## Task
Set down all of the entries exactly, leaving nothing out.

(Collected data)
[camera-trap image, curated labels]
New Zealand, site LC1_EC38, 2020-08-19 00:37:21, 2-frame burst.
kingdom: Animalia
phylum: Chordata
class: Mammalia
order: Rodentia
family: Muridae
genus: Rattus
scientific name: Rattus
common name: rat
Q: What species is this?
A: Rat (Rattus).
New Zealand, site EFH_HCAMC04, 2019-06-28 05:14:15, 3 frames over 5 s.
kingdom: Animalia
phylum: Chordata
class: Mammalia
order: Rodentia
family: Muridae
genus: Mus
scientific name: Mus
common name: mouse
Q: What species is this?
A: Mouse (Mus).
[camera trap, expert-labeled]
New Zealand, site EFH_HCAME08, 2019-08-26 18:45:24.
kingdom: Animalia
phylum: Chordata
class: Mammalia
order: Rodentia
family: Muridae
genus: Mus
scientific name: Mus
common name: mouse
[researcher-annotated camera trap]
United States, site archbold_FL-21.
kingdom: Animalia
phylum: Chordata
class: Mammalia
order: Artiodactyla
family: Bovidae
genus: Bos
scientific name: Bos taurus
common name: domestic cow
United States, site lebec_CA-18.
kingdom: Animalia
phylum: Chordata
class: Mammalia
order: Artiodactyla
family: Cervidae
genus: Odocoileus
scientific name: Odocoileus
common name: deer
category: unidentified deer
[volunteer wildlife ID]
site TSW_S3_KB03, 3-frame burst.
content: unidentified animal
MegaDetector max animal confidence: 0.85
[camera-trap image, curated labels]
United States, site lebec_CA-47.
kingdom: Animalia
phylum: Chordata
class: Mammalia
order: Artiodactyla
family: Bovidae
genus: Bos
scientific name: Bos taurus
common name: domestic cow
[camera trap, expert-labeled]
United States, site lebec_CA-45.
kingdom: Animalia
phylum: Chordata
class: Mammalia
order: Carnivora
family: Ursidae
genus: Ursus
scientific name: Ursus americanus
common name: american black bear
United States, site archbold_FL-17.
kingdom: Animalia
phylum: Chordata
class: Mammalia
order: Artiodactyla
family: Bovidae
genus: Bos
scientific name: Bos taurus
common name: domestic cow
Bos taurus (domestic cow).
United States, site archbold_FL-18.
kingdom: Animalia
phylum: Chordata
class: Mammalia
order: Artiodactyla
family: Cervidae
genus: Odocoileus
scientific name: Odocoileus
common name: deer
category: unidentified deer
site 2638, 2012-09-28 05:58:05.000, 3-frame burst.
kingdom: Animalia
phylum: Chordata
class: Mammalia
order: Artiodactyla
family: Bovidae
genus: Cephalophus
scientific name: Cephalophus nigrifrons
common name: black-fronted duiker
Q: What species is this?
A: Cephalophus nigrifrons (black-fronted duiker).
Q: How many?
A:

## Reply to the exercise
[camera-trap image, curated labels]
New Zealand, site LC1_EC38, 2020-08-19 00:37:21, 2-frame burst.
kingdom: Animalia
phylum: Chordata
class: Mammalia
order: Rodentia
family: Muridae
genus: Rattus
scientific name: Rattus
common name: rat
Q: What species is this?
A: Rat (Rattus).
New Zealand, site EFH_HCAMC04, 2019-06-28 05:14:15, 3 frames over 5 s.
kingdom: Animalia
phylum: Chordata
class: Mammalia
order: Rodentia
family: Muridae
genus: Mus
scientific name: Mus
common name: mouse
Q: What species is this?
A: Mouse (Mus).
[camera trap, expert-labeled]
New Zealand, site EFH_HCAME08, 2019-08-26 18:45:24.
kingdom: Animalia
phylum: Chordata
class: Mammalia
order: Rodentia
family: Muridae
genus: Mus
scientific name: Mus
common name: mouse
[researcher-annotated camera trap]
United States, site archbold_FL-21.
kingdom: Animalia
phylum: Chordata
class: Mammalia
order: Artiodactyla
family: Bovidae
genus: Bos
scientific name: Bos taurus
common name: domestic cow
United States, site lebec_CA-18.
kingdom: Animalia
phylum: Chordata
class: Mammalia
order: Artiodactyla
family: Cervidae
genus: Odocoileus
scientific name: Odocoileus
common name: deer
category: unidentified deer
[volunteer wildlife ID]
site TSW_S3_KB03, 3-frame burst.
content: unidentified animal
MegaDetector max animal confidence: 0.85
[camera-trap image, curated labels]
United States, site lebec_CA-47.
kingdom: Animalia
phylum: Chordata
class: Mammalia
order: Artiodactyla
family: Bovidae
genus: Bos
scientific name: Bos taurus
common name: domestic cow
[camera trap, expert-labeled]
United States, site lebec_CA-45.
kingdom: Animalia
phylum: Chordata
class: Mammalia
order: Carnivora
family: Ursidae
genus: Ursus
scientific name: Ursus americanus
common name: american black bear
United States, site archbold_FL-17.
kingdom: Animalia
phylum: Chordata
class: Mammalia
order: Artiodactyla
family: Bovidae
genus: Bos
scientific name: Bos taurus
common name: domestic cow
Bos taurus (domestic cow).
United States, site archbold_FL-18.
kingdom: Animalia
phylum: Chordata
class: Mammalia
order: Artiodactyla
family: Cervidae
genus: Odocoileus
scientific name: Odocoileus
common name: deer
category: unidentified deer
site 2638, 2012-09-28 05:58:05.000, 3-frame burst.
kingdom: Animalia
phylum: Chordata
class: Mammalia
order: Artiodactyla
family: Bovidae
genus: Cephalophus
scientific name: Cephalophus nigrifrons
common name: black-fronted duiker
Q: What species is this?
A: Cephalophus nigrifrons (black-fronted duiker).
Q: How many?
A:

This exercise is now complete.